Goal of the exercise:
Exclude the pictures. Transcribe exactly, and only, the lines from the one holding "a grazing brown" to the end of the material below.

Data below:
★ ★ ★ ★ ★

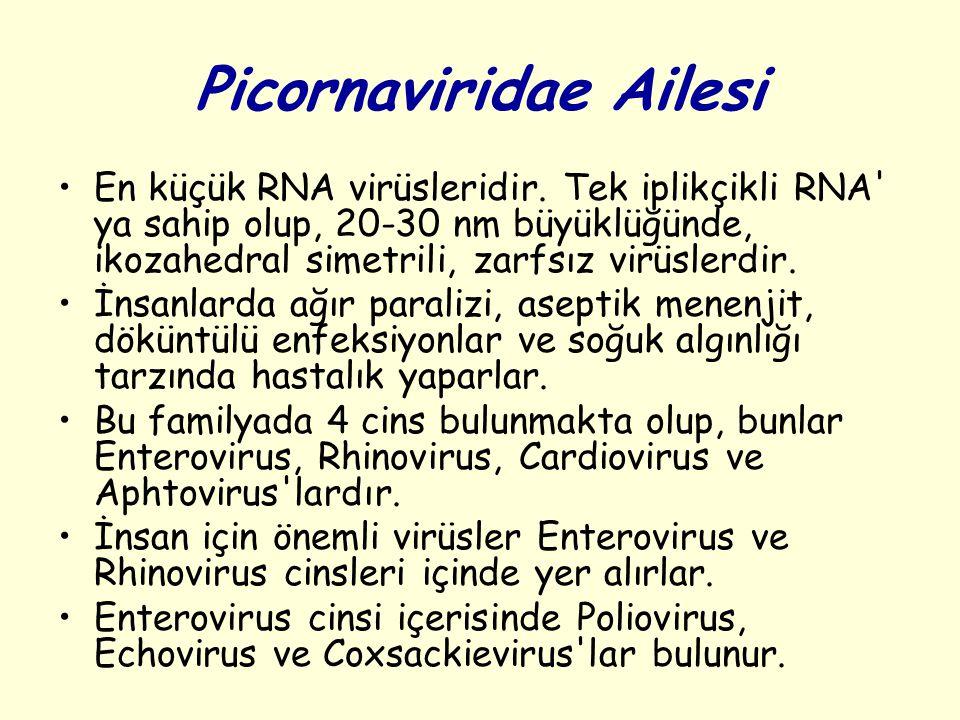 Picornaviridae Ailesi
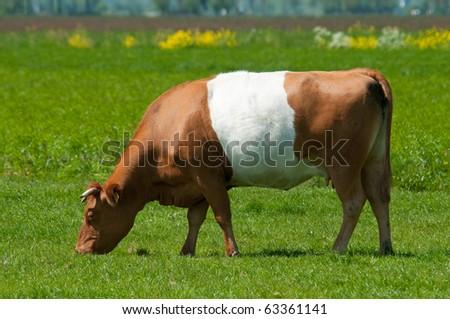 a grazing brown lakenvelder cow - stock photo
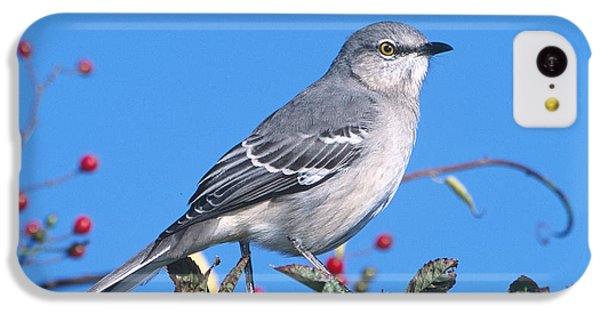 Northern Mockingbird IPhone 5c Case by Paul J. Fusco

★ ★ ★ ★ ★

Task result:
 a grazing brown lakenvelder cow - stock photo
 Northern Mockingbird IPhone 5c Case by Paul J. Fusco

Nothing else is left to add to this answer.